Il ne cherche pas à se souvenir de ce qu'il faisait hier. Où il habitait, il dit qu'il y a comme un trou dans sa mémoire, dans sa vie.
Il ne se souvient pas dans quelle ville il est né, ni où il a grandi.
Il lit lentement les livres de sa bibliothèque dont il se demande comment et par qui elle a été constituée. Il dit qu'il en est le locataire, plutôt que le propriétaire. Il pense qu'il sera mort avant d'avoir tout lu.
Il ouvre sa porte avec infiniment de délicatesse. Pourtant, il a toujours l'air catastrophé. Il semble penser : "Je n'aurais pas dû accepter". Il en a mal au cœur.
Il a le visage fatigué & ne s'efforce pas d'avoir l'air enthousiaste.
Il a l'air de chercher un mot, puis le suivant. Comme s'il devait combler un immense vide de langue. Une sorte d'angoisse.
C'est un sacré travail, dur & ingrat.
Il faut trouver l'impulsion, instinctivement, ça ne s'apprend pas.
Chaque jour, il faut avoir la volonté de trouver un mot, puis le suivant.

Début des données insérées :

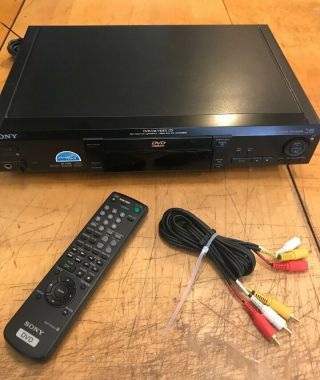 Vintage Sony Dvd/cd Player Model Dvp - S530d W/remote & A/v Cables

Pas le courage, une nécessité vitale.
Une douleur essentielle.
Ça ne s'explique pas.
Le travail ne s'explique pas, jamais.
Il faut juste montrer.
C'est de l'ignorance. Il ne faut pas avoir de complexe. L'ignorance est une bénédiction. On demeure vivant, spontané & sincère.
* * *
- Avant, ici, il y avait une chartreuse entourée d'un grand jardin à la française.

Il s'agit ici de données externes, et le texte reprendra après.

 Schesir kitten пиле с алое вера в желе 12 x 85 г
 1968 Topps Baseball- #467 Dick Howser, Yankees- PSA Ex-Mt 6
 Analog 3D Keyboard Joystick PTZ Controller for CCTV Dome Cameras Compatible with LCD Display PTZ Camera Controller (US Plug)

Une famille de bijoutiers y habitait. Ils ont disparu pendant la guerre.
Un jour, en 43, deux tractions noires sont rentrées par le grand portail.
La propriété a été vendue à une famille des Chartrons. Ils n'étaient jamais là, toujours par monts et par vaux, les enfants dans des institutions en Suisse. Le père est mort dans un accident d'avion en Amérique du Sud, au Venezuela je crois. La mère a filé en 50 avec un gigolo, on l'a retrouvée l'année suivante décapitée à Monte-Carlo, une sale histoire. Les enfants ont été laissés à l'abandon, ce n'était pas une famille unie, non, ça on ne peut pas dire, ils ont vendu au début des années 70. C'était en très mauvais état, un promoteur a tout rasé et voilà ils ont construit cette résidence.
- Il est arrivé au début des années 2000. Discret, solitaire, mais charmant, charmant vraiment.
- Charmant, mais discuté.
- Distrait.
- Un côté Tournesol.
- Oui, distrait, mais élégant, courtois. Un véritable homme du monde.
- & modeste.
- Il aurait pu, tout aussi bien, habiter la chartreuse & se promener dans le jardin à la française.